Wednesday, January 7, 2009

Another Strong Endorsement for Tom Geoghegan

This one from Thomas Frank in the Wall Street Journal:
Now that conservative orthodoxy has collapsed in a heap of complex derivatives, I can't help but think what a refreshing dose of plain-spoken Midwestern reality Mr. Geoghegan could bring to the nation as a whole.

To begin with, Mr. Geoghegan thinks big while Democrats in Washington tend to think small, proposing a stimulus package here and better oversight there. The government's goal, as he explained it to me a few days ago, should not merely be "to pump up demand again." It should be to enact sweeping, structural change, "to get in a position where we're not bleeding jobs out of the country."

[snip]
It is also time, he says, to change the relationship between the financial sector and the rest of the economy. After all, as he tells me, "We bought into these banks, we ought to have directors on the boards. We the people, as stockholders, have different interests than some other stockholders because we have some other ideas about how we prosper in the long term."

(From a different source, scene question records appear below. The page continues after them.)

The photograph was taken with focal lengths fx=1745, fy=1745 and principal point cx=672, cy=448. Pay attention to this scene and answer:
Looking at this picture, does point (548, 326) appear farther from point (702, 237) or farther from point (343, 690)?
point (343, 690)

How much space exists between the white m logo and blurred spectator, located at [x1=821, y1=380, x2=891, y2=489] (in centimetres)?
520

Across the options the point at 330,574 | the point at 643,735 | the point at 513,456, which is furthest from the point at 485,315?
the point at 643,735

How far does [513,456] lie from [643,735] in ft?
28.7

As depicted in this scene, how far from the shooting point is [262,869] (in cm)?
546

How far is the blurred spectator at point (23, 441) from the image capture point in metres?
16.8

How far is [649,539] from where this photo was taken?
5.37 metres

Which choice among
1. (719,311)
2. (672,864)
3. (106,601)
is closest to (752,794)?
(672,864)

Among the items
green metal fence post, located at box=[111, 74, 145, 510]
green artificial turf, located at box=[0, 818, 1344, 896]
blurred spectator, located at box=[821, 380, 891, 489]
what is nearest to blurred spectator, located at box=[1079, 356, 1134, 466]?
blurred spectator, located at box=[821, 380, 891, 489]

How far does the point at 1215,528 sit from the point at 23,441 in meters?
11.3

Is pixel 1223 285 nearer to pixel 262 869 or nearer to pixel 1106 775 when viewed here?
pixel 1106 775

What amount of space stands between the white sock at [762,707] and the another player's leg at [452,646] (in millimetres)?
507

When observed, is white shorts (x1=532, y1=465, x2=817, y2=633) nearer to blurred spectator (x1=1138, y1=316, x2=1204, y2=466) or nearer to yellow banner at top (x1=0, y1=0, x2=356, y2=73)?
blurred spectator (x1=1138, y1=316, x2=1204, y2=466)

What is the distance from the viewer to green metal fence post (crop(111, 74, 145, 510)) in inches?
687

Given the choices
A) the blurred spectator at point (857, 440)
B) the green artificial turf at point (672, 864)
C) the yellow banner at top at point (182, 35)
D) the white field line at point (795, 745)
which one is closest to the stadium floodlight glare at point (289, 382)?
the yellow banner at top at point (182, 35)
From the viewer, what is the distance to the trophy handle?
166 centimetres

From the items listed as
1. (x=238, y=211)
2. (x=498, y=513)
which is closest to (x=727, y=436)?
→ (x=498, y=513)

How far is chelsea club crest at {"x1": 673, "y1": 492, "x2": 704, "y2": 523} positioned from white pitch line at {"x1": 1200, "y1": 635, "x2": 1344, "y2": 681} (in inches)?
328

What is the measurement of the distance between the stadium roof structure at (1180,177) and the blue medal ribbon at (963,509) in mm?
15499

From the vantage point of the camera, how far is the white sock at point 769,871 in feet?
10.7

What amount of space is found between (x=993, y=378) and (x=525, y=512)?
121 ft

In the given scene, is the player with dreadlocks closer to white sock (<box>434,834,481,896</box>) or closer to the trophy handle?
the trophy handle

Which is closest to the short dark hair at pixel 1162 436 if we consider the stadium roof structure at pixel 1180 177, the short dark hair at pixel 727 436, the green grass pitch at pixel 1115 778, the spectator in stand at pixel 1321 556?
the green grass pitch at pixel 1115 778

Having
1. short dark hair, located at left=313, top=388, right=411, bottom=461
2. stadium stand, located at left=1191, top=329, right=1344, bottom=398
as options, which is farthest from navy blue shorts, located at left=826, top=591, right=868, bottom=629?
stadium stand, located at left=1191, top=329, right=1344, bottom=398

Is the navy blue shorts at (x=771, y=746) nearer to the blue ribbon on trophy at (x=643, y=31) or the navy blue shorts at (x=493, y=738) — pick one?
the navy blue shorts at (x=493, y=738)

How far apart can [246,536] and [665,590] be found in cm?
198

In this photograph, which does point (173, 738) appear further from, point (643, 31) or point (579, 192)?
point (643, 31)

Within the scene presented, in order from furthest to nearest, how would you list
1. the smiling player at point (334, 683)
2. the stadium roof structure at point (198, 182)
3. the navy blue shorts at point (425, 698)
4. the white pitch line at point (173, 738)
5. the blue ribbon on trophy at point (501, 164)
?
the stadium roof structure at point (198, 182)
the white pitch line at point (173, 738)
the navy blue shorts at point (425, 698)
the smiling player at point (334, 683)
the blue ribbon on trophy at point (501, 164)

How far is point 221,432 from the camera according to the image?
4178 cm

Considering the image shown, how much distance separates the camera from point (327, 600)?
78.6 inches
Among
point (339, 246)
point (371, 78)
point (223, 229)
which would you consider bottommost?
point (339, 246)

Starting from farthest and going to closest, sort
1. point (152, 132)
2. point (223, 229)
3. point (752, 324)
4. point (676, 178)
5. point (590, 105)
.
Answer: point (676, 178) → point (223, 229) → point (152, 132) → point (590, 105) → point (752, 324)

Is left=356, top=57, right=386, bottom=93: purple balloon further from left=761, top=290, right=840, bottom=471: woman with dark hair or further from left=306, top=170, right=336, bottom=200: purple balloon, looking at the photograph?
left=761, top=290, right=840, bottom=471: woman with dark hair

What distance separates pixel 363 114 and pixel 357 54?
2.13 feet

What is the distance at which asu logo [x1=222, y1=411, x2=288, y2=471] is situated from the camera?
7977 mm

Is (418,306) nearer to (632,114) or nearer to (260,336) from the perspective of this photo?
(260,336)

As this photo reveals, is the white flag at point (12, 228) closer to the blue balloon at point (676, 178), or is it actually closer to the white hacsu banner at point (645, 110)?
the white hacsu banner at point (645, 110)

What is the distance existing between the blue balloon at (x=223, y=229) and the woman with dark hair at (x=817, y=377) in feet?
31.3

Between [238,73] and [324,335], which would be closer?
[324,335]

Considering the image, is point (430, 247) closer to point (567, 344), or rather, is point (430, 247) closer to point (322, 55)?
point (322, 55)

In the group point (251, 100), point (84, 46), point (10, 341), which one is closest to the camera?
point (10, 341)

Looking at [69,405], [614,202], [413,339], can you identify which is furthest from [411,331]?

For example, "rather than go for high-roller returns on financial speculations," a publicly appointed director "might be willing to accept lower returns in manufacturing where we can be globally competitive and create good jobs."

This is supposed to be a time for bold ideas on the left, with the failures of the free-market consensus becoming more glaring and more painful by the day. And Mr. Geoghegan's ideas should be part of the debate.